Montgomery told Press Gazette different models were considered for different titles because: “It’s not a question of one size fits all – it’s about adapting the model to suit the community you serve.”
He added: “I don’t think many people who live within the M25 understand how different each community is.”
‘Neat trick’ of online reach vs payments
Digital advertising revenues were up 1% across the period but by 45% across April and May indicating a boost as businesses began to reopen after England’s third lockdown.
Montgomery said the targeted audience growth would come through free-to-read content that is “already in the market in some form” but has had a local slant put on it.

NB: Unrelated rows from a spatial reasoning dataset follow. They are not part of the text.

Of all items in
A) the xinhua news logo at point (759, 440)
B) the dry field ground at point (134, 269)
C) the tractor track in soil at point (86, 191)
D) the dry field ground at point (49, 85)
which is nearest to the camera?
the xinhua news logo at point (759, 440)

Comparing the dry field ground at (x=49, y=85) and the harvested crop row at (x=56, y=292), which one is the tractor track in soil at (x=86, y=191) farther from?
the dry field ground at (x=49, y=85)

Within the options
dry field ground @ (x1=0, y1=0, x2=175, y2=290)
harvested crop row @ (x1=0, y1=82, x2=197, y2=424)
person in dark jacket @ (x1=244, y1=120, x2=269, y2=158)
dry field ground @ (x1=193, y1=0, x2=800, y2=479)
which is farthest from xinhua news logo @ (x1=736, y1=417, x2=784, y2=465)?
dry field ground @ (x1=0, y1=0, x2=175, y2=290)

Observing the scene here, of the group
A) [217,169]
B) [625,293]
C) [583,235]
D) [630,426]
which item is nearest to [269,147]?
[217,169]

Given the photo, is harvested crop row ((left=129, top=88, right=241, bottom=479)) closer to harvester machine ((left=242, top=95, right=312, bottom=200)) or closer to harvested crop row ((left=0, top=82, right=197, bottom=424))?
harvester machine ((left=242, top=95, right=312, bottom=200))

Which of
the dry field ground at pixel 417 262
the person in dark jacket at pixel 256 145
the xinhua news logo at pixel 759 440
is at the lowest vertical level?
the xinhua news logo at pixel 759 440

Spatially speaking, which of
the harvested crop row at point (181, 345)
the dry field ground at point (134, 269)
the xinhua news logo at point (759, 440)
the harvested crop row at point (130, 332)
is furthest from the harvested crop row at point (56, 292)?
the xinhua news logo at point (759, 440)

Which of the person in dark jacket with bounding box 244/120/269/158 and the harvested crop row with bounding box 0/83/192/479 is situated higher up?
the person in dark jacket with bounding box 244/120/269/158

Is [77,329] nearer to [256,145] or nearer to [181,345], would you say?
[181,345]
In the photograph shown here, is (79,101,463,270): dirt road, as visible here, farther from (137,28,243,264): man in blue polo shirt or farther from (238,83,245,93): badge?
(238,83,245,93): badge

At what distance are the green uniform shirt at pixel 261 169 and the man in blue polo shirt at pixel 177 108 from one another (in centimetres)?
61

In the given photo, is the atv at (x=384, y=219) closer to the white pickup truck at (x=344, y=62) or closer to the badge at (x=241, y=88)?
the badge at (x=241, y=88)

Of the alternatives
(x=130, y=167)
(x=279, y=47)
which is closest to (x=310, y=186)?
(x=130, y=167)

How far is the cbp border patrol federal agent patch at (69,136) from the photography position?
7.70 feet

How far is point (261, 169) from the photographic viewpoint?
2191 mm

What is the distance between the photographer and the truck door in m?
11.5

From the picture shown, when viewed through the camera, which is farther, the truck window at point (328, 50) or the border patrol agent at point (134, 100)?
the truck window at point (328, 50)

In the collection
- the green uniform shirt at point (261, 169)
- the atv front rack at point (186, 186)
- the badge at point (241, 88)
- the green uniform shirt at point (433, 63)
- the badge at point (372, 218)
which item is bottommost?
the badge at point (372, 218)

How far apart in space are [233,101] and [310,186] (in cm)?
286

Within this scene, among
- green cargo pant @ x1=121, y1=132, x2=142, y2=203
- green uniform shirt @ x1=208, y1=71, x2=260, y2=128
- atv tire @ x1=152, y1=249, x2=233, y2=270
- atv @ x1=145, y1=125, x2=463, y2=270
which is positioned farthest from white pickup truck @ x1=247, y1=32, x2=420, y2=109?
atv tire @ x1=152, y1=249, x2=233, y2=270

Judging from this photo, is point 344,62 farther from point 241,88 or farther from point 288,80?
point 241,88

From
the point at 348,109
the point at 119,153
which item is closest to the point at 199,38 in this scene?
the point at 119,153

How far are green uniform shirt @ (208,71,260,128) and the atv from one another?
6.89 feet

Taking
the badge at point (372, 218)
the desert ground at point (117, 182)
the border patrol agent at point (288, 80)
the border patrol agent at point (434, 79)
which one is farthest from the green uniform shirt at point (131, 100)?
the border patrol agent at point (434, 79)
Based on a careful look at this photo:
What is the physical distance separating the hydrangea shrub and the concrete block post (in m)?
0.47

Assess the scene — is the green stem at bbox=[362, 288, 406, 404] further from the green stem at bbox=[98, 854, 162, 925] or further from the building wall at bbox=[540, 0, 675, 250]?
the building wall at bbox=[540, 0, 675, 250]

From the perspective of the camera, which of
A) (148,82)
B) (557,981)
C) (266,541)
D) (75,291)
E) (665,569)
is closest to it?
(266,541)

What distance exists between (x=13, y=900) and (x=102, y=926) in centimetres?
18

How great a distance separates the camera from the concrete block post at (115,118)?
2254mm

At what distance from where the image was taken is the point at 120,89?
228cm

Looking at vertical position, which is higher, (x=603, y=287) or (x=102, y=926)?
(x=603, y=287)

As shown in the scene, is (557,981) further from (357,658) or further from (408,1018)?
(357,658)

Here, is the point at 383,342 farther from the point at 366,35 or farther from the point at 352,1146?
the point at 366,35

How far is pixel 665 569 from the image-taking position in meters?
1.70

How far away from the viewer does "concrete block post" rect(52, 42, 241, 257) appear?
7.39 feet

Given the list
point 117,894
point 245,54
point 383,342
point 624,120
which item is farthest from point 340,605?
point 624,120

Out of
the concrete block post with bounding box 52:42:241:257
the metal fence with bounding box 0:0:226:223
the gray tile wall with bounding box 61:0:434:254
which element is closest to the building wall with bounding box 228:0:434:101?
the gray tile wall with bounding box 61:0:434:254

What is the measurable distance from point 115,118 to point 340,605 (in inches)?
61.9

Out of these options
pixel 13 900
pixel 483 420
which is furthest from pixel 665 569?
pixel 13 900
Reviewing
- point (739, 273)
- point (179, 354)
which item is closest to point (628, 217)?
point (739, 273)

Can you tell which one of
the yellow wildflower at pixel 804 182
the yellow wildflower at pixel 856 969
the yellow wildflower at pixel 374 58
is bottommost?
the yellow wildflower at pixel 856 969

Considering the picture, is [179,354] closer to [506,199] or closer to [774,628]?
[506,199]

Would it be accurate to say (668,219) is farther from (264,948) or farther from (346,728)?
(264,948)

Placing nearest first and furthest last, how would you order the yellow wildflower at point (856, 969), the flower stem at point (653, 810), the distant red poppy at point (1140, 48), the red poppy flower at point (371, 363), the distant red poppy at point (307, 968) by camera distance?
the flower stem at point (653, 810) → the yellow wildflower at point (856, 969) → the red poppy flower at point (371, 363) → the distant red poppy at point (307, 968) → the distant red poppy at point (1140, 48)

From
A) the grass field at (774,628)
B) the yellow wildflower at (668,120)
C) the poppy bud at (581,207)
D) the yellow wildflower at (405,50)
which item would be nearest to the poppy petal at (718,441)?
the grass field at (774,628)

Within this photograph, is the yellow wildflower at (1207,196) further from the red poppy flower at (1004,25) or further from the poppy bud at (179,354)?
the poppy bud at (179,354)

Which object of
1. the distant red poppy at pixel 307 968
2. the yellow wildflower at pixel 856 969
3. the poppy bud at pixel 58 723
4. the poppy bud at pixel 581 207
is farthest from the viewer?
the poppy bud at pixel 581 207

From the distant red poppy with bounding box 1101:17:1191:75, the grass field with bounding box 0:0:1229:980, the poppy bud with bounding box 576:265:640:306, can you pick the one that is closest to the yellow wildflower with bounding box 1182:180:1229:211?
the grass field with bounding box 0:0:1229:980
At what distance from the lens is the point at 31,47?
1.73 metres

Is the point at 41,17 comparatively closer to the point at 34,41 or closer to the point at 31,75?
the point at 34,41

Premium unique content will be used to drive subscriptions.
“Balancing the ambition to have paid-for content online against growing audience – that’s a neat trick,” he said.
The company revealed it has begun receiving about £100,000 per month from Facebook and Google in content deals since January, contributing to an increase in other (non subscription or advertising) digital revenues of 26% year-on-year. The tech giants have been striking deals with individual publishers in an apparent attempt to soften impending regulation.
National World’s David Montgomery: ‘We need to stand up for ourselves’
Referencing the famous “Please sir, I want some more” quote, Montgomery told Press Gazette: “The sector generally will play the Oliver Twist card when dealing with the platforms – it will never be enough.
“And seriously I would agree that it is not enough. We have several hundred journalists producing what is very often unique content that can’t be found anywhere else.
“The way they get that content is through deep knowledge of their community that nobody else has so I think it’s entirely fair for the industry to expect that the social media platforms and content should pay a fair price for it.”
He added: “I think we need to stand up for ourselves by saying that we’re reliable, we are truthful, and when we do make mistakes we correct them quickly. We do represent our readership. I think we certainly need to see greater respect and indeed a greater contribution from social media platforms that pay for our content.”
Print to stabilise
In print, the aim is to stabilise circulation. Montgomery said this was already happening on JPI’s dailies where some growth is being seen: the Belfast News Letter is up 11% year-on-year according to the latest internal figures, he said, while the Yorkshire Post’s Saturday edition is selling more copies this year than last year.
Meanwhile the weeklies are within 5% of parity compared to last year, he added. Some titles are outselling last year including the Northampton Chronicle.
Print-driven revenue still makes up 85% of National World’s total. In the year to date it brought in £28.9m compared to £4.7m in digital-driven revenue and £0.6m from other streams.
“Obviously we can’t change the dynamics of the media sector but these quality brands with quality leadership are now coming into their own and I believe that we can continue to make headway in supporting circulations,” Montgomery said.
Reach, Newsquest and Archant are all investing in journalist jobs at the moment. JPI is also investing in a new team of SEO journalists.
Asked what National World is doing differently, Montgomery said: “We are not attempting to replicate what other organisations do – if anything, we are trying to put new ingredients into our operating model that will be sustainable and that does mean some adjustment from the traditional operating model.
“Our model is to make things more local, more relevant and in particular we are not relying on direction from the centre, we are relying on individual editors to provide the connection and the leadership in their communities and the responsibility has been very much devolved to those individual editors and I think that freedom to represent the community is absolutely critical to developing a local publishing business.”